Round One to Ultron!
It is in issue #162 that the emotional undercurrents of this story are fully realized, as we learn of Ultron’s scheme. Ultron’s plan is deeply disturbed, and revolves around deceiving his creator/father, Hank Pym, into working his will …
Hank’s brains are still too scrambled to see what is coming, but certain of the Avengers begin to entertain dark concerns.
(And as an aside, I think Perez proves himself an especially great Iron Man artist in this issue — I feel like I can see my own reflection in Iron Man’s face plate thanks to the way Perez draws the character).
Meanwhile, back at Ultron’s secret lab, Hank abets his monstrous creation in draining the life force from his own wife, Janet (who by extension is Ultron’s mother!) into the unnamed shell of Ultron’s intended bride. This is the first appearance of Jocasta, a largely-forgotten part-time Avenger who would go on to feature in some pretty decent comics in this era.
But by investing his affections in this mechanical obsession, the previously-impervious Ultron also inherits a liability. His love of his bride makes Ultron vulnerable in new and disturbingly-human ways — a weakness Iron Man is quick to exploit.
It is a mean-spirited way to defeat a villain — a point Shooter skillfully drives home when Black Panther later admonishes Iron Man for attaining victory in such dishonorable fashion — and the Avengers don’t seem to win this battle so much as they attain a temporary reprieve. Ultron quits the field but this conflict is far from resolved.

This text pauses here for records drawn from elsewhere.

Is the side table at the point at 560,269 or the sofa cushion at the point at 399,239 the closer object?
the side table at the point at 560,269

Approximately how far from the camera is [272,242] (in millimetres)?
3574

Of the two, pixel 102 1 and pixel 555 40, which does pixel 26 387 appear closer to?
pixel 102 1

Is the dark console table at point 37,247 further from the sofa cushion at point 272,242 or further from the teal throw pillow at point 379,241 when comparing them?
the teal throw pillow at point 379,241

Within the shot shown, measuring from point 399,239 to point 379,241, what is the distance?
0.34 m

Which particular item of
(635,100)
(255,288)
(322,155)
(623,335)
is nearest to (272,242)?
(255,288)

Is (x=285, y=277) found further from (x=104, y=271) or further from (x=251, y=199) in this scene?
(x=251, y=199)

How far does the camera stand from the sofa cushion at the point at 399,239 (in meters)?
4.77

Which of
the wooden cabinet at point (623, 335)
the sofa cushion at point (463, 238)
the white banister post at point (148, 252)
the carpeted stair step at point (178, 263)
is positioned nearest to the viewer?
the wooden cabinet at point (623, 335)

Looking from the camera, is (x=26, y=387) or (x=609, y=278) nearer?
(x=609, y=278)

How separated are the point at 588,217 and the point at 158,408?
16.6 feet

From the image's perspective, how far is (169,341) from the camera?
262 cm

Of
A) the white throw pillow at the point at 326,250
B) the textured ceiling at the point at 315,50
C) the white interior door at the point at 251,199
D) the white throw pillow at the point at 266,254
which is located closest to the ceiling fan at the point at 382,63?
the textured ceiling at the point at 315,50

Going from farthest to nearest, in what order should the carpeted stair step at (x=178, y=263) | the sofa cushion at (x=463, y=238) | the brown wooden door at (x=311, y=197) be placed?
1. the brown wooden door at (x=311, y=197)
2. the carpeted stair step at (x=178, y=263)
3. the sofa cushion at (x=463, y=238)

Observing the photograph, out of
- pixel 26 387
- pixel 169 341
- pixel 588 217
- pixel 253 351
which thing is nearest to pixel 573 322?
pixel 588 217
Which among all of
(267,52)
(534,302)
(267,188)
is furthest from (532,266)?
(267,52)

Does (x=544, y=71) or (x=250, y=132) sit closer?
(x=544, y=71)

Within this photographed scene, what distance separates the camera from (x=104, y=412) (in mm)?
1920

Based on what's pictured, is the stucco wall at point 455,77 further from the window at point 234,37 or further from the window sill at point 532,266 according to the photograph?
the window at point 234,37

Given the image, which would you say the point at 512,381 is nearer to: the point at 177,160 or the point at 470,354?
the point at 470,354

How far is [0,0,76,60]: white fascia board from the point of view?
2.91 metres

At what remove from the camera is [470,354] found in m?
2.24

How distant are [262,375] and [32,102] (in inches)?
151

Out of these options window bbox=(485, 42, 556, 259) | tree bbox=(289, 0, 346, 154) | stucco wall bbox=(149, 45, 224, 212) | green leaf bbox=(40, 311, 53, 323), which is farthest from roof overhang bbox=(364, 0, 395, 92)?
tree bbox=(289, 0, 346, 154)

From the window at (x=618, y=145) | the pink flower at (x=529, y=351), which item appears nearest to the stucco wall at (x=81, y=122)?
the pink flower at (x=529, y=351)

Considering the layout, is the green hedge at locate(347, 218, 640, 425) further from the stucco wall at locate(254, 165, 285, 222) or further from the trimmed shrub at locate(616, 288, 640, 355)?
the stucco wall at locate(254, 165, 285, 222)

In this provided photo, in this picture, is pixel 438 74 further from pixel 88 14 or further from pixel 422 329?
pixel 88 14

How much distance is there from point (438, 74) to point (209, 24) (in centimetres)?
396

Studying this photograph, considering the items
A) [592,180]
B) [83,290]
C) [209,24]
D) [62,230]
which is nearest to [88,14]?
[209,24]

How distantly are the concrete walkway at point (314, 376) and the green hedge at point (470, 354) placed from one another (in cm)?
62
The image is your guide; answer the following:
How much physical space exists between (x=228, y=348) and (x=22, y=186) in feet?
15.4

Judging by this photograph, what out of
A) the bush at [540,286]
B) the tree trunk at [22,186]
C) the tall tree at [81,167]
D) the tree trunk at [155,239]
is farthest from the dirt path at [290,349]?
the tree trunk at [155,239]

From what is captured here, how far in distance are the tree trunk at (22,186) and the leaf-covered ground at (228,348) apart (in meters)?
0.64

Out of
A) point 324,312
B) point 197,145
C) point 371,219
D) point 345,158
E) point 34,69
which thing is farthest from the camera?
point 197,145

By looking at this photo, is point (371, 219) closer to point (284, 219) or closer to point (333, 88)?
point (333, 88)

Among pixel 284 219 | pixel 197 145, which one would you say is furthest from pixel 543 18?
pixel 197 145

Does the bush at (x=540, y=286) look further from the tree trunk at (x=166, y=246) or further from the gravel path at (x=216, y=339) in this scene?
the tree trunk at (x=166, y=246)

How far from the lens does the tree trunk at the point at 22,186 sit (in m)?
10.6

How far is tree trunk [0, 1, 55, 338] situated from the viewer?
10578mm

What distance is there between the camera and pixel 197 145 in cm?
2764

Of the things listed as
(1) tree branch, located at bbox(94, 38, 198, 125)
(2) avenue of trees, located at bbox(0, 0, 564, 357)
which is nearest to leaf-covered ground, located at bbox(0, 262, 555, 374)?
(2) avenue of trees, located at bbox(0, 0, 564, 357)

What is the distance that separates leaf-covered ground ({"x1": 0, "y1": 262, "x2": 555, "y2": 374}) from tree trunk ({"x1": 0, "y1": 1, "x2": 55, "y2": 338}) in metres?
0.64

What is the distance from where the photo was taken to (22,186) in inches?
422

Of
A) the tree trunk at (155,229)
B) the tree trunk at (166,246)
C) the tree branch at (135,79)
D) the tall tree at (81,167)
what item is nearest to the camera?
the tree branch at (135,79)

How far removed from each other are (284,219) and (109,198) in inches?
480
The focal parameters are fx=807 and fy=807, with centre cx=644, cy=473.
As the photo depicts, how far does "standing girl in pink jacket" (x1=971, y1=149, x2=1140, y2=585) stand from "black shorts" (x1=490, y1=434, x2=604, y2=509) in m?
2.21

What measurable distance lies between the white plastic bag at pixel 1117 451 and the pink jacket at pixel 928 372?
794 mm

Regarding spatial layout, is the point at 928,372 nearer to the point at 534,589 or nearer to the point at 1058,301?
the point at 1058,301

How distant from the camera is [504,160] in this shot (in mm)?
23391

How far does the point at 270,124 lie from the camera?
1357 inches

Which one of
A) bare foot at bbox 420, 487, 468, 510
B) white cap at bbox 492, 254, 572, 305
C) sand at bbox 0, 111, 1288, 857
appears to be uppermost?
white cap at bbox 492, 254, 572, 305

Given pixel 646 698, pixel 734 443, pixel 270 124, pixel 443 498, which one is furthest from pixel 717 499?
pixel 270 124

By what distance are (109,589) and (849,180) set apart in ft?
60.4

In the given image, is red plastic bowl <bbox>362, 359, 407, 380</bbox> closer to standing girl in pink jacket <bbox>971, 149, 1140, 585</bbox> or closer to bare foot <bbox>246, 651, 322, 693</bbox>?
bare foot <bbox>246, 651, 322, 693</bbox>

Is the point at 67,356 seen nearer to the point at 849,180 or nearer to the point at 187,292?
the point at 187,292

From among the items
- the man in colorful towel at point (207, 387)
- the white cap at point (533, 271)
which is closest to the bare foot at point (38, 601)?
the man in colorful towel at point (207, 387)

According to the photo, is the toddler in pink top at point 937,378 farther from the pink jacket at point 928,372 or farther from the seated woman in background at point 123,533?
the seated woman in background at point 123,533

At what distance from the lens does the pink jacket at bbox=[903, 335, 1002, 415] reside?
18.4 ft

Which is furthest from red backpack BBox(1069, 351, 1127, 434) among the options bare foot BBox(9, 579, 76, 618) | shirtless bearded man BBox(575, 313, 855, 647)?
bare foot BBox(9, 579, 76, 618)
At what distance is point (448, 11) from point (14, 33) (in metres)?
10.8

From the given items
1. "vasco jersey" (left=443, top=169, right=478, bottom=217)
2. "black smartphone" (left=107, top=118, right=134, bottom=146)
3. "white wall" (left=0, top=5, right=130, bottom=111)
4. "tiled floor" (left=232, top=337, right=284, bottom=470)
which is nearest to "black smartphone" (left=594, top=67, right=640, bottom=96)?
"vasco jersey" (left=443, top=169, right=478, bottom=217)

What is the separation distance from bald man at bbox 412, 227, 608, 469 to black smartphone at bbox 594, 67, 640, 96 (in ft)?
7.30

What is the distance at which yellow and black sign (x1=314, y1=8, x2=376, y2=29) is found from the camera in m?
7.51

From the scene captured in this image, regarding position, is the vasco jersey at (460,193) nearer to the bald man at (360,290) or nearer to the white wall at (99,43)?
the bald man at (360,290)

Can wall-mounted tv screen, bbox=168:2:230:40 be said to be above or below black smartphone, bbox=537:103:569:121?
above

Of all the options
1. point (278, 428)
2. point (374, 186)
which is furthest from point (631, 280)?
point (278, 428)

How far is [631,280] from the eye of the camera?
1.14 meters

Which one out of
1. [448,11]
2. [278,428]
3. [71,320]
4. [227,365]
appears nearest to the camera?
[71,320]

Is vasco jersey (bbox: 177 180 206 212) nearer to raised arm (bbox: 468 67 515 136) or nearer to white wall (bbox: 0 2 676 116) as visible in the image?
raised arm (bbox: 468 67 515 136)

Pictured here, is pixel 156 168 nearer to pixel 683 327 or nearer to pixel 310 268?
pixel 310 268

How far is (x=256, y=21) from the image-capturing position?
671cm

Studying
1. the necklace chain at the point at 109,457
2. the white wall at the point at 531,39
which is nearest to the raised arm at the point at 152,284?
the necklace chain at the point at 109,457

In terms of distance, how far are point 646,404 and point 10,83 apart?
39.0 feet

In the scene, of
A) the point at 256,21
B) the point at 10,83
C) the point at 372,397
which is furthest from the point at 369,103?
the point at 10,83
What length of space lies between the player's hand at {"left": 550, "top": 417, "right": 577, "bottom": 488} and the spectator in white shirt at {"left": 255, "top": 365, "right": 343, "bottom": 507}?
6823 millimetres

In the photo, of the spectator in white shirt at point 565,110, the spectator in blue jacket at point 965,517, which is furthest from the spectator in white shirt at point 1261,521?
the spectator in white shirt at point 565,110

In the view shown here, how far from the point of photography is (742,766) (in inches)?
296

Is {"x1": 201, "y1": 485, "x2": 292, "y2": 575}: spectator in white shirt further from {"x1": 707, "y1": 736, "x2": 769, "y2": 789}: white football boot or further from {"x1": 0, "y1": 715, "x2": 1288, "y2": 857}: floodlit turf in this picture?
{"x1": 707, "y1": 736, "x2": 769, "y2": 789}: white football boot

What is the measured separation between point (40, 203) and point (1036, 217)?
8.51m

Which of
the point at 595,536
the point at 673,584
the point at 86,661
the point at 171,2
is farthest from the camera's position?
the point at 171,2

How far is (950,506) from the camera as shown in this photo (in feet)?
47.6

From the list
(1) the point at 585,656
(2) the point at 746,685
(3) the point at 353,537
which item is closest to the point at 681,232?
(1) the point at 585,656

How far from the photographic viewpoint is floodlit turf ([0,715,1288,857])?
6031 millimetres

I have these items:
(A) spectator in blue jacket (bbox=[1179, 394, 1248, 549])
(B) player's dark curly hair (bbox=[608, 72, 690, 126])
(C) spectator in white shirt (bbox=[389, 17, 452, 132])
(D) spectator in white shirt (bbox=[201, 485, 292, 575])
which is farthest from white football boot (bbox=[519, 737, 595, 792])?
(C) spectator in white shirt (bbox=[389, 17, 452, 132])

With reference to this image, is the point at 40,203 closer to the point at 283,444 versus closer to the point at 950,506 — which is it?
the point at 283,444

Unlike most of the stories I review at The Dollar Box, this two-issue tale has plenty of loose ends … but they’re the right kinds of loose ends, deliberately-unresolved plot threads designed to bring you back the following issue. Hank Pym is still insane, and no one is sure what to make of Jocasta, who as the final panel of this issue indicates played a pivotal-but-secret role in defeating Ultron. How will Janet Pym react to having part of her life force drained into a mechanical being? As far as our heroes are concerned, Captain America, the Beast, and the Scarlet Witch are all dead. Ultron is still on the loose. There’s even a subplot featuring Hawkeye and the Two-Gun Kid (!) that is ready to boil over!
A great Avengers run lays just over the horizon, and these issues are a great place to jump on board. You can get each of them in decent condition for just a little bit more than a contemporary comic book, which is a bargain for a pair of the most iconic Avengers stories ever published. These issues are also a part of Marvel’s growing digital library. They may be non-canonical, insofar as the movies are concerned (where it is Tony Stark — and not Hank Pym — who conceives of Ultron), but they remain among the finest Avengers comics ever published. Excelsior!